Derzeit läuft eine Evaluierung des Erwachsenenschutzgesetzes im Justizministerium. Sie soll sicherstellen, dass die Reformziele nicht unterlaufen werden. Denn die Praxis zeigt, dass die Intention des Gesetzes – mehr Autonomie und Selbstbestimmung – sowohl bei politischen Entscheidungsträger:innen als auch bei Behörden, Banken und im Gesundheitssystem noch nicht ausreichend angekommen ist.

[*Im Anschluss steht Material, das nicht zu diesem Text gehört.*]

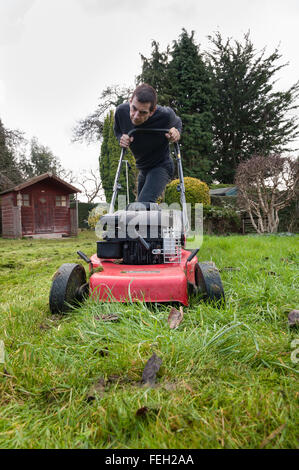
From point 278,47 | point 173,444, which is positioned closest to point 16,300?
point 173,444

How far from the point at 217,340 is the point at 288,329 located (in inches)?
19.0

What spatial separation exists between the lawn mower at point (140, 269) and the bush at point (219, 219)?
634 cm

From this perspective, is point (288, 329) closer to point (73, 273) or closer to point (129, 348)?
point (129, 348)

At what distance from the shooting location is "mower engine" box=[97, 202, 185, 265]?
2.05 metres

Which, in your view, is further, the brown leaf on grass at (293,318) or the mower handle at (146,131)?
the mower handle at (146,131)

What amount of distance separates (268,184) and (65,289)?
744cm

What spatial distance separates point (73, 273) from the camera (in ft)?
6.27

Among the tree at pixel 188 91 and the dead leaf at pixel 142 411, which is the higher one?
the tree at pixel 188 91

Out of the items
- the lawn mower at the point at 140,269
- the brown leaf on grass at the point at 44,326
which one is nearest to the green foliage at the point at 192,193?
the lawn mower at the point at 140,269

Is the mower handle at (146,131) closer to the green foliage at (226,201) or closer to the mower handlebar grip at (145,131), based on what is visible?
the mower handlebar grip at (145,131)

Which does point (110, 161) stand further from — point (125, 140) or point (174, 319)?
point (174, 319)

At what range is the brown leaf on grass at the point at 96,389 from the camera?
103cm

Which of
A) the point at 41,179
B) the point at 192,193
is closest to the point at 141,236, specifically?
the point at 192,193

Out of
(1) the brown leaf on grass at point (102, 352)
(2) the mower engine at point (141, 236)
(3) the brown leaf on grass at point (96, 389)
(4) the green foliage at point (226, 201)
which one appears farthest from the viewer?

Immer wieder melden sich auch Angehörige Rat suchend an VertretungsNetz, wenn sie erleben, dass familienfremde gerichtliche Erwachsenenvertreter:innen nicht zum Wohl ihrer Klient:innen handeln. Wenn die Betroffenen selbst sich aufgrund ihrer Beeinträchtigung nicht (mehr) bei Gericht äußern können, haben Angehörige keine Handhabe. Hier bräuchte es eine unabhängige Beschwerdestelle, die etwaigen Vorwürfen nachgeht und den Menschen zu ihrem Recht verhilft, angemessen vertreten zu werden.